As far as changing over to gear driven cams on a TC, there are two things that are critical to doing the job correctly. First is pinion shaft runout and second is proper gear lash. Pinion shaft runout must not exceed 0.003". If it does, you cannot run gear driven cams. Your only options are to have the flywheels retrued, or go with the new roller chain and hydrualic tensioners.
Gear lash is the amount of clearance between the teeth of two gears when they fully mesh. Other than tooth angle there are three important dimesions on a gear. They are the, major, minor, and pitch diameters. Major diameter is the largest diameter, measured point to point on the teeth. Minor is the smallest diameter, measure at the bottem of the teeth. Pitch diameter is measured using specific size gage pins set in the V groove of the teeth, this is the dimesion that controls gear lash. Excessive gear noise is a result of improper gear lash. Proper gear lash is 0.0005-0.001".
If the gear lash is to tight you will hear a definate whirring sound, kinda like an open belt primary. If the gear lash is to loose, you will hear a clicking sound like a bad lifter. When the cam comes around and moves the push rod up there is pressure agaisnt that side of the cam until the lobe is in the verticle positon. When the cam goes past the high side the push rod puts pressure on the the cam in the opposite direction. This reverse pressure is what cause the clicking sound when the gears lash is to loose.
If the gears are to tight you will get excessive gear wear, and of course all the metal shavings will end up in your oil pump. If you have a combination of to much runout and tight gear lash you can blow out a bearing or break the teeth on the gears. Loose gears will be noisey and throw your valve timing off a little. S&S makes US & OS gears so you can get the proper gear lash.

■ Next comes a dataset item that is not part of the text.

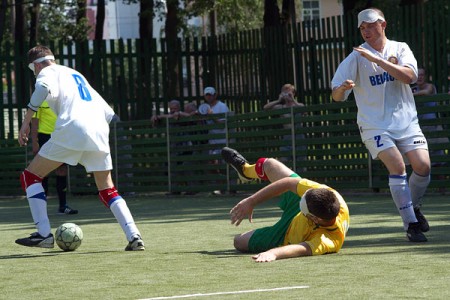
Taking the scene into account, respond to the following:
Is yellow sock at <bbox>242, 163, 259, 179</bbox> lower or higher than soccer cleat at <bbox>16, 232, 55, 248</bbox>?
higher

If everything is installed correctly you will not really notice much difference in sound. However, because you are meshing gear teeth together you will hear a slight mechanical sound at idle. When your cruising your pipes will overide that. I installed gear driven cams in my 02' Heritage last year and really don't notice a sound issue. My pinion shaft runout was 0.0015". What you will notice is a nice improvement in performance. I bumped the cam up a little to the Andrews 26G. Even if you go with stock cams you will notice a change. You will automatically pick up 4hp. That's how much it takes to turn the stock cams with the chain and tensioner shoe setup. You will also notice immediate throttle response, no hesitation. Hope this long winded discertation helps answer your concerns.